*Reading passage*.
/---

When Rose introduced his software tools in Jupyter Notebooks during the Structural Bioinformatics Training Workshop and Hackathon at SDSC in 2018, the platform was highly popular. Project Jupyter consists of open-source software, standards, and services, and its Notebook and Lab web applications enable users to create and share live code documents, equations, visualizations, and narrative text.

Rose looked into hosting his software applications in major public and academic clouds, but for most, this meant setting up the entire infrastructure, including Jupyter Hub and user accounts, which would have been time and resource consuming for his team. “Then, Rose said, “I heard about CyVerse.”

The VICE platform, developed by CyVerse, allows users to launch web-based applications in the CyVerse Discovery Environment and interactively respond to preliminary results. Once an application is launched, users can access the VICE app through a linked URL and bring their data from the CyVerse Data Store into the application, or pull data from anywhere on the web using standard requests. VICE also allows researchers to access commonly used Integrated Development Environments (analytical services such as Jupyter Notebooks) and interact with the complex computational processes during their analyses through easy-to-use graphic user interfaces.

Before he found VICE, Rose had been struggling to use a public resource called Binder to host Jupyter Notebooks, trying to overcome limitations such as lack of adequate compute power and memory, no user accounts, and no ability to store data and results.

“All of that is solved by CyVerse,” he said. “First, you can get a larger virtual machine with lots of memory; that addresses our scalability objective. Second, CyVerse uses Docker images, which contain an entire software environment and thus allow us to address reproducibility – we need only cite the image used and it’s there for another researcher to replicate the analysis without the need to worry about installing all the software. The third part, especially with VICE, is the interactivity. VICE enables interactive data-driven discovery at scale.”

\---

*Listed entries*.
/---

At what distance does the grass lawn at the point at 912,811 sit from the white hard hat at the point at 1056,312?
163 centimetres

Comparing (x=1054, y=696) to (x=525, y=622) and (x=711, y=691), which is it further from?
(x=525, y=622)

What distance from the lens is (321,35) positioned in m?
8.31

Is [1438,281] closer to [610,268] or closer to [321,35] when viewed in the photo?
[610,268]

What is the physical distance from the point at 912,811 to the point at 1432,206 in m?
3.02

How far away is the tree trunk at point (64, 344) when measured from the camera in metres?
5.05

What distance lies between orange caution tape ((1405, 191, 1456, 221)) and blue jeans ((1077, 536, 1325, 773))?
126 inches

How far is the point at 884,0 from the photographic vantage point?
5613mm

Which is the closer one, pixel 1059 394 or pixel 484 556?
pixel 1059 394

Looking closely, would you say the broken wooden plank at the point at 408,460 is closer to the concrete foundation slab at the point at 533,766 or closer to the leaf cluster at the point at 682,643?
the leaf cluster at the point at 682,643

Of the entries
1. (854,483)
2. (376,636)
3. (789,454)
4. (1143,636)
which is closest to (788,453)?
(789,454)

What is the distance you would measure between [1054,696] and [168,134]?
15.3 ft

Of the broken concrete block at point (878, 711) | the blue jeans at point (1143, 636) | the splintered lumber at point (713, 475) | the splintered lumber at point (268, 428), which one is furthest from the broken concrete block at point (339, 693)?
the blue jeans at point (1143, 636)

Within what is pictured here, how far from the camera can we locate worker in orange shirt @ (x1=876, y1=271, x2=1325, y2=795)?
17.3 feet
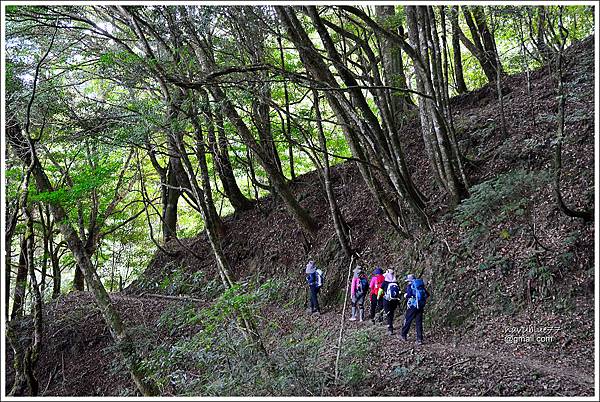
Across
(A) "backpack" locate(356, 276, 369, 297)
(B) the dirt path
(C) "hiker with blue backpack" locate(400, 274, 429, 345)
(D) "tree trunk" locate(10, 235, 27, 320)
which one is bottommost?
(B) the dirt path

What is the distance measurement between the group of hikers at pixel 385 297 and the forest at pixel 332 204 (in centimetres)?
5

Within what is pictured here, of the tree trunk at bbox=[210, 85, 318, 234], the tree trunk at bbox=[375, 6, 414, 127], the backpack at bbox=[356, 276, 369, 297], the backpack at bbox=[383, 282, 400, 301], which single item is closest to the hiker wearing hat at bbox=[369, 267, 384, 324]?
the backpack at bbox=[356, 276, 369, 297]

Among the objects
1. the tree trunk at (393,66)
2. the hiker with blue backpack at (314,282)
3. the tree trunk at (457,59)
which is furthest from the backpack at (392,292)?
the tree trunk at (457,59)

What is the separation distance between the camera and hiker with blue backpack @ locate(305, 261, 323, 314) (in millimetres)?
10531

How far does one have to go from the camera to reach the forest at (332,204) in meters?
6.48

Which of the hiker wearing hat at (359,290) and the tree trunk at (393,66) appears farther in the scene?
the tree trunk at (393,66)

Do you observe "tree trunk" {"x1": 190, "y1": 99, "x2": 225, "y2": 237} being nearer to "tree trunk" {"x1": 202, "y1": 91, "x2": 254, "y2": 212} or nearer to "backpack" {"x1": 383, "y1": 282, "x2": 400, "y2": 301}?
"tree trunk" {"x1": 202, "y1": 91, "x2": 254, "y2": 212}

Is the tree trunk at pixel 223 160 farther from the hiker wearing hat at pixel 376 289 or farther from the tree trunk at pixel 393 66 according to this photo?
the hiker wearing hat at pixel 376 289

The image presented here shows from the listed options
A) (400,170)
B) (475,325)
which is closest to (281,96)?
(400,170)

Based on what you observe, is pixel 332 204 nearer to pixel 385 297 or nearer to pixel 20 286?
pixel 385 297

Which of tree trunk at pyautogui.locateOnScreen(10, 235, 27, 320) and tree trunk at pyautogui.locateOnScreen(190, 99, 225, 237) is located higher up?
tree trunk at pyautogui.locateOnScreen(190, 99, 225, 237)

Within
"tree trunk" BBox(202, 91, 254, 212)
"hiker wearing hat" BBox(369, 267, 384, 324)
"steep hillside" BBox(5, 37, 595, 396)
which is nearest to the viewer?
"steep hillside" BBox(5, 37, 595, 396)

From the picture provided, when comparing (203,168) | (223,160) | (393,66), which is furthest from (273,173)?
(393,66)

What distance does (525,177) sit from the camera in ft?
25.3
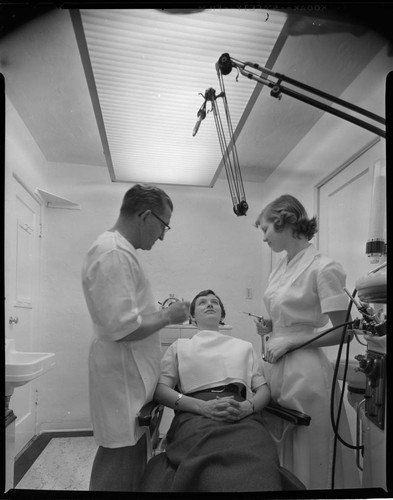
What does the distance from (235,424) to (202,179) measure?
2.48 ft

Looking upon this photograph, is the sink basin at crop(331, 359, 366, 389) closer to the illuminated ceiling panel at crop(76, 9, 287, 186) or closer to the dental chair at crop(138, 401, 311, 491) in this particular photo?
the dental chair at crop(138, 401, 311, 491)

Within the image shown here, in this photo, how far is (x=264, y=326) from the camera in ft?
4.25

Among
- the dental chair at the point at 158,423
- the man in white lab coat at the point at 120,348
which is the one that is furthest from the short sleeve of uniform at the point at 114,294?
the dental chair at the point at 158,423

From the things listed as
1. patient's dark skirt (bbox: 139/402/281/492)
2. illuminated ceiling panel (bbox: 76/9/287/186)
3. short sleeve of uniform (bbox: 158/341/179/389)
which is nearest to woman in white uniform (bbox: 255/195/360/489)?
patient's dark skirt (bbox: 139/402/281/492)

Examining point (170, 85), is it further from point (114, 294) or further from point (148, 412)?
point (148, 412)

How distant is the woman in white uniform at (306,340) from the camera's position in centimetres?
128

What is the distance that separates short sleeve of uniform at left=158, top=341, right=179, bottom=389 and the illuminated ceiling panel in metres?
0.53

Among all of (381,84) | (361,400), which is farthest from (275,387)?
(381,84)

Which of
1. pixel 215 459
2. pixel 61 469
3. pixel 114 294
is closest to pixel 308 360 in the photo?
pixel 215 459

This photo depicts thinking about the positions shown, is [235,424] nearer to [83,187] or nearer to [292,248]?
[292,248]

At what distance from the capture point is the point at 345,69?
1282 millimetres

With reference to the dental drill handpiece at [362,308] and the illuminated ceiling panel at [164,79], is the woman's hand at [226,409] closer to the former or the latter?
the dental drill handpiece at [362,308]

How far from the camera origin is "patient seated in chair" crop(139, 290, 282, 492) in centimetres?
118

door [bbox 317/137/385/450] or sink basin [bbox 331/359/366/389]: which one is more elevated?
door [bbox 317/137/385/450]
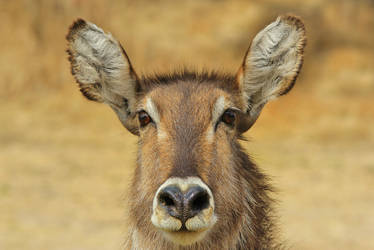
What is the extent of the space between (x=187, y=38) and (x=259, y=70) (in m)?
18.0

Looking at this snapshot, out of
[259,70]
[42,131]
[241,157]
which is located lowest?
[42,131]

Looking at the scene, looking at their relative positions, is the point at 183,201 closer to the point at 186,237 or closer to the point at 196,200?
the point at 196,200

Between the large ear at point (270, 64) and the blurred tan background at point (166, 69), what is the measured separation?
10.7 metres

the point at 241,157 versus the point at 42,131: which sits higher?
the point at 241,157

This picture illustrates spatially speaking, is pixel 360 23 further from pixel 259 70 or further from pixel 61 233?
pixel 259 70

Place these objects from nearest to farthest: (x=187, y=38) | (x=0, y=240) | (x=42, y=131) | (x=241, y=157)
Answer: (x=241, y=157) < (x=0, y=240) < (x=42, y=131) < (x=187, y=38)

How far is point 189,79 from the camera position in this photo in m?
6.93

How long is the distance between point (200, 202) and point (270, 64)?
205 centimetres

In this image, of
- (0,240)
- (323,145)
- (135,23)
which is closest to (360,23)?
(323,145)

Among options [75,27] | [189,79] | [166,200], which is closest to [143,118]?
[189,79]

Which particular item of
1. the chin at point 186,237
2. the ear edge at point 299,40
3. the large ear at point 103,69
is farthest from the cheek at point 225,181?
the large ear at point 103,69

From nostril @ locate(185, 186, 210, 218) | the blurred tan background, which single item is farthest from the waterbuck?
the blurred tan background

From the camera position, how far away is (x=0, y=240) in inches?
575

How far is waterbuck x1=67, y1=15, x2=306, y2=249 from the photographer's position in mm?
5645
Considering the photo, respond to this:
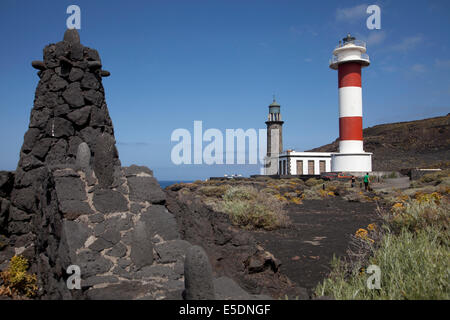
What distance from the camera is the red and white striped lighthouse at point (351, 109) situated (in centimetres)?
2722

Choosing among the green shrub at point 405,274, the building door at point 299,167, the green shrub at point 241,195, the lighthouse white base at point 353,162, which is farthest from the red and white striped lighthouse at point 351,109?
the green shrub at point 405,274

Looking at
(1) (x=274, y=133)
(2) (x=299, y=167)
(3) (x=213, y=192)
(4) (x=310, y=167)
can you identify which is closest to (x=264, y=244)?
(3) (x=213, y=192)

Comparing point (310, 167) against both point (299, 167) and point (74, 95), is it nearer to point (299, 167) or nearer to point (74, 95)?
point (299, 167)

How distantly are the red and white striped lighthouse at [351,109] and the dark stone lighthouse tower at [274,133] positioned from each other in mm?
14497

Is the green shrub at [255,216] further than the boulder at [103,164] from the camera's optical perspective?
Yes

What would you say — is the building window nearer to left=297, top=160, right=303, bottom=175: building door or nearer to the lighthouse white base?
left=297, top=160, right=303, bottom=175: building door

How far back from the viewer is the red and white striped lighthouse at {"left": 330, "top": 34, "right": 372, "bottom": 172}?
27.2 m

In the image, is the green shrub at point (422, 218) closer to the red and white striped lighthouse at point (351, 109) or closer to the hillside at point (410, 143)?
the red and white striped lighthouse at point (351, 109)

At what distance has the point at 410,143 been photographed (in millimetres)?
58031

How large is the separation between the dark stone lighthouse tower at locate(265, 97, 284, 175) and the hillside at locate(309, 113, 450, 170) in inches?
570

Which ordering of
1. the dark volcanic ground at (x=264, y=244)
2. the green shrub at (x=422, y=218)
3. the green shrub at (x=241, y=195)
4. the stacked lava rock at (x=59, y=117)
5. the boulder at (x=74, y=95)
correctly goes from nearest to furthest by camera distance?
the dark volcanic ground at (x=264, y=244) < the green shrub at (x=422, y=218) < the stacked lava rock at (x=59, y=117) < the boulder at (x=74, y=95) < the green shrub at (x=241, y=195)

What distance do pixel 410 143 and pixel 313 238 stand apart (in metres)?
56.5

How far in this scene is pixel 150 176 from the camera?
6055mm
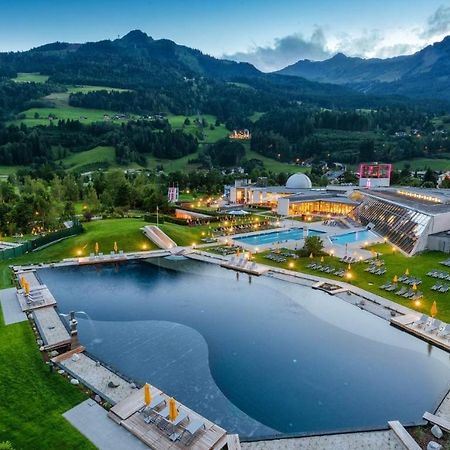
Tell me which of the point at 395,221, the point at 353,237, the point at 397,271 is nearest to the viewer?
the point at 397,271

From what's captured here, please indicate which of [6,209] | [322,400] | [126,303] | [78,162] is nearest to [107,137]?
[78,162]

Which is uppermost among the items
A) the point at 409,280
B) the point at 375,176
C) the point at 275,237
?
the point at 375,176

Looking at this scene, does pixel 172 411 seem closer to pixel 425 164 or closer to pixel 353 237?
pixel 353 237

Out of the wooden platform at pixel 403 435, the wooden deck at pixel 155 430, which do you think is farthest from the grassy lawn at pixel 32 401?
the wooden platform at pixel 403 435

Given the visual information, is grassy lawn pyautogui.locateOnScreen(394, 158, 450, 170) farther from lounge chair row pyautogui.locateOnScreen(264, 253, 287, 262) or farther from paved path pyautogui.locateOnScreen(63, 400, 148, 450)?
paved path pyautogui.locateOnScreen(63, 400, 148, 450)

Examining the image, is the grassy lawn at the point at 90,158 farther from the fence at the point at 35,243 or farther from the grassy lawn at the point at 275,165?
the fence at the point at 35,243

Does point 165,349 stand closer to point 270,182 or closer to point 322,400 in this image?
point 322,400

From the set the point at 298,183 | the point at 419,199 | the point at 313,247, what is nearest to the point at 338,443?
the point at 313,247
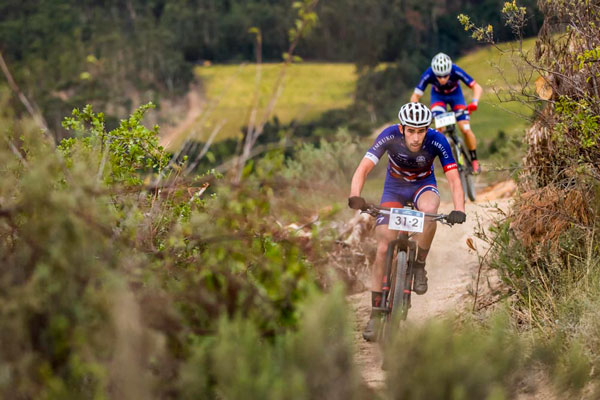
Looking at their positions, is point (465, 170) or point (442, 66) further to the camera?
point (465, 170)

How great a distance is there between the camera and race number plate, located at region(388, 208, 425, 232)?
5938 mm

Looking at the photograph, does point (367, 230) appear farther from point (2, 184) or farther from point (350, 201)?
point (2, 184)

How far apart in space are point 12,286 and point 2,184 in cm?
75

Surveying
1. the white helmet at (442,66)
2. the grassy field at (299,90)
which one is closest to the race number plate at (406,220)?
the white helmet at (442,66)

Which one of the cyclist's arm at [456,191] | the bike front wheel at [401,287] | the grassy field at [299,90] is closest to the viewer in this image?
the bike front wheel at [401,287]

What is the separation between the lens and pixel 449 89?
10.8m

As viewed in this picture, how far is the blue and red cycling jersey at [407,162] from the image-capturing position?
648 centimetres

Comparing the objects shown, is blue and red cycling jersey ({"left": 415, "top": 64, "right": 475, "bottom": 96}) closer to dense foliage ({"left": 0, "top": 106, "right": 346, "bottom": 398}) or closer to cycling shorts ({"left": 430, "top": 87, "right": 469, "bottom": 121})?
cycling shorts ({"left": 430, "top": 87, "right": 469, "bottom": 121})

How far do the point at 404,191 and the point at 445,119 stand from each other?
4015 mm

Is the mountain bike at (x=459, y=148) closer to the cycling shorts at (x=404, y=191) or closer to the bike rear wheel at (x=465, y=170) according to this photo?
the bike rear wheel at (x=465, y=170)

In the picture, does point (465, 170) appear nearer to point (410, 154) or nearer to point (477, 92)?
point (477, 92)

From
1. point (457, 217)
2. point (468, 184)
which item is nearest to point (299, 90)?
point (468, 184)

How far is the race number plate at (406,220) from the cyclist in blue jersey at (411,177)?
0.24m

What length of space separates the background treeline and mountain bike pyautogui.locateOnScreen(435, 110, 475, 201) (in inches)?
1296
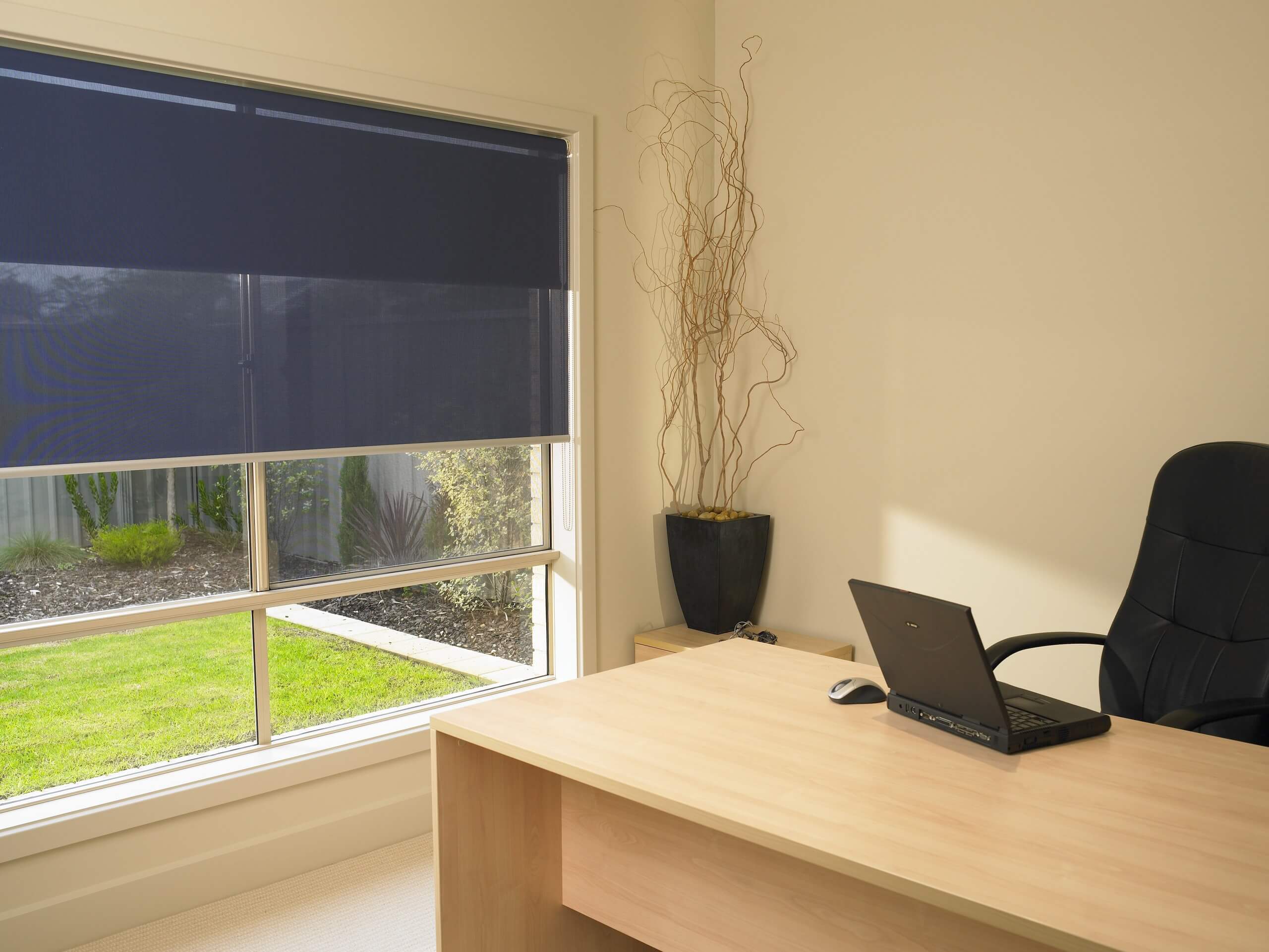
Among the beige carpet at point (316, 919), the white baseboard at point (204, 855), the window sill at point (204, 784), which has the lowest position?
the beige carpet at point (316, 919)

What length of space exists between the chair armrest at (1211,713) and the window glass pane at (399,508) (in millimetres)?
2324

\---

*What is needed*. In the passage about CyVerse's VICE platform, which limitations did Rose face when using Binder to host Jupyter Notebooks?

*Your solution*. Binder lacked adequate compute power and memory, had no user accounts, and could not store data and results.